Texto:
╔══
Finalmente -y esto es algo que realmente convierte a Hunky Dory en una precisa radiografía del artista postadolescente-, puede que Bowie sea la primera estrella que surge precisamente con ese conocimiento profundo de la cultura pop que le precede, utilizándola de manera explícita en dos citas que algunos no han dudado en tachar como oportunistas: Song for Bob Dylan y Andy Warhol. Lo que pudo haber sido una hábil estrategia publicitaria en su origen, hoy nos demuestra el conocimiento que el futuro Duque Blanco tenía de los pasos a seguir en su camino al estrellato. Cuenta la leyenda que el genio loco de la Factory, tras escuchar su tema/homenaje, no pudo reprimir un gesto de asco y se negó a darle su bendición a aquel inglés estrafalario que se vestía de señora. Warhol se podía permitir el lujo de no sentirse interpelado ante lo que, por otra parte, es un prodigio del folk psicodélico, con ese comienzo desquiciado y atonal en el que se intuyen coletazos de experimentación y flirtreos con el ruido como elemento sonoro que sólo cuajarían en los discos de los noventa. Warhol, ustedes ya lo saben, se equivocó, y quiso la historia que expiara sus culpas haciéndole aquella portada horrible a Miguel Bosé, por aquel entonces un jovencito que intentaba desesperadamente postularse como la revisión cañí del propio Bowie. 
Andy Warhol
La curvatura del círculo la cerró Fabio McNamara, cuando selló definitivamente la historia convirtiendo al británico en el centro de una iconografía pop cuasi-religiosa, directamente deudora de los últimos trabajos de Warhol.
David Bowie

En esta dirección, Hunky Dory puede considerarse como un disco de cercanías, profético. Por última vez en muchos años, Bowie no necesitó ponerse una máscara -Ziggy, Aladdin Sane, el Duque Blanco-, sino que firmó con la contundencia de su propia fragilidad un trabajo absolutamente espectácular. Todavía no había descubierto que apenas quedaban cinco años para que llegara el Apocalipsis. Pero de esa historia, por supuesto, hablaremos en otro momento.
╚══
Líneas proporcionadas:
╔══
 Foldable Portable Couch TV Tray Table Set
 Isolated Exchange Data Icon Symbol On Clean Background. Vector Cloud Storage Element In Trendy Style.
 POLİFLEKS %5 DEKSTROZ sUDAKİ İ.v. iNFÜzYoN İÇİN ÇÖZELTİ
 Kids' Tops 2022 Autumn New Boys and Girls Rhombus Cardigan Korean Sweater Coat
╚══
╔══
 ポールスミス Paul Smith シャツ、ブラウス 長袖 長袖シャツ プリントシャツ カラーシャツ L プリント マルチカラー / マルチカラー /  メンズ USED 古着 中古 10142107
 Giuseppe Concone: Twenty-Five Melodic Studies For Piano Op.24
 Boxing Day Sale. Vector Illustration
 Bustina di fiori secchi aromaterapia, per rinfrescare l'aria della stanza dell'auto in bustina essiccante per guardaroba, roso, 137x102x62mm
╚══
Objetivo del ejercicio: Copia del texto sobre Hunky Dory todo lo que va desde "David Bowie" hasta "en otro momento.", ambos incluidos.

Solución del ejercicio:
David Bowie

En esta dirección, Hunky Dory puede considerarse como un disco de cercanías, profético. Por última vez en muchos años, Bowie no necesitó ponerse una máscara -Ziggy, Aladdin Sane, el Duque Blanco-, sino que firmó con la contundencia de su propia fragilidad un trabajo absolutamente espectácular. Todavía no había descubierto que apenas quedaban cinco años para que llegara el Apocalipsis. Pero de esa historia, por supuesto, hablaremos en otro momento.